Als der nächste Tag anbricht, herrscht wieder bessere Stimmung bei uns. Tim und Sam scheinen einander genug Trost zu spenden, um sich von all dem Scheißdreck ablenken zu können. Von Matt kann ich das nicht ganz behaupten. Sein Nervenzusammenbruch hat mich nicht kalt gelassen. Irgendwie besorgt es mich, dass er so viel für sich selbst behält. All seine Furcht - wo hält er sie fest?

"Das ist doch ein Haufen Bockmist.", nuschelt Sam vor sich hin, rauft sein Haar. Seufzend nicke ich, stochere in meinem Beilagensalat herum. Samuel scheint ebenfalls versunken in seinen Gedanken zu sein, isst ebenfalls seinen Lunch. "Heute beginnen die ersten Spiele, richtig?", frage ich zögernd. Samuel hebt seinen Schopf an, kräuselt seine Nase. "Hab ich ganz vergessen.", erwidert er bloß kühl.

"Wo sind Matt und Tim?", wechsle ich sofort das Thema, als ich bemerke, dass Sam nicht darüber reden will. "Uhm.
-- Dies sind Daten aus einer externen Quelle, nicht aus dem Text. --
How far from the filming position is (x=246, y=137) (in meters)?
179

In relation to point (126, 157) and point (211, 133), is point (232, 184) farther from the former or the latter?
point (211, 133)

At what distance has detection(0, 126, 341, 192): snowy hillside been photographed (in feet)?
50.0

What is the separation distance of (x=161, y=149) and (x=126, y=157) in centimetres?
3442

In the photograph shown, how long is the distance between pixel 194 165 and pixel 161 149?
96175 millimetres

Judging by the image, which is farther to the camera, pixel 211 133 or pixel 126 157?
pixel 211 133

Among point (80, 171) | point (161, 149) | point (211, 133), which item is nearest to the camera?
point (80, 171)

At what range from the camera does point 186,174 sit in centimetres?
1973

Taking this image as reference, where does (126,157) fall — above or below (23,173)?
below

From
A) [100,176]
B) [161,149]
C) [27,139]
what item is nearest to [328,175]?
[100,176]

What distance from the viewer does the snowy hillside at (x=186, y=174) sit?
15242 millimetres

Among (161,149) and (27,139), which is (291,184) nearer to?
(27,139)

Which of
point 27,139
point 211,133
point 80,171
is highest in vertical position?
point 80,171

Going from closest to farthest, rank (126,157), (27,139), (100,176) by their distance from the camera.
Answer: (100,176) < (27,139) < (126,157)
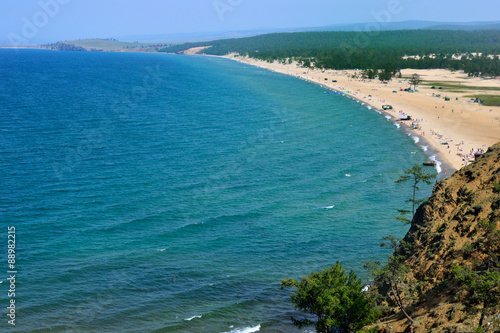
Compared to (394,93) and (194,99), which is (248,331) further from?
(394,93)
Im Wald, nh Runde laufen. Wieso?" Ich zucke mit meinen Schultern. "Weiß nicht. Hab das Gefühl, dass Matt nich' mit mir redet. Gestern hatte er ein heftiges Breakdown." Sam seufzt. "Er hat's dir also erzählt?" Ich sehe ihn verwirrt an. "Ehrlich gesagt war mir auch nicht ganz klar, wieso er die Bude seiner Eltern übernehmen soll. Aber, es ist so, wie es ist, nicht wahr?" Ich realisiere schnell, was er meint. Sofort, presse ich meinen Kiefer aufeinander und knirsche verärgert mit meinen Zähnen. "Bezüglich dessen, hat er nichts erwähnt. Aber danke für die Info, Sam."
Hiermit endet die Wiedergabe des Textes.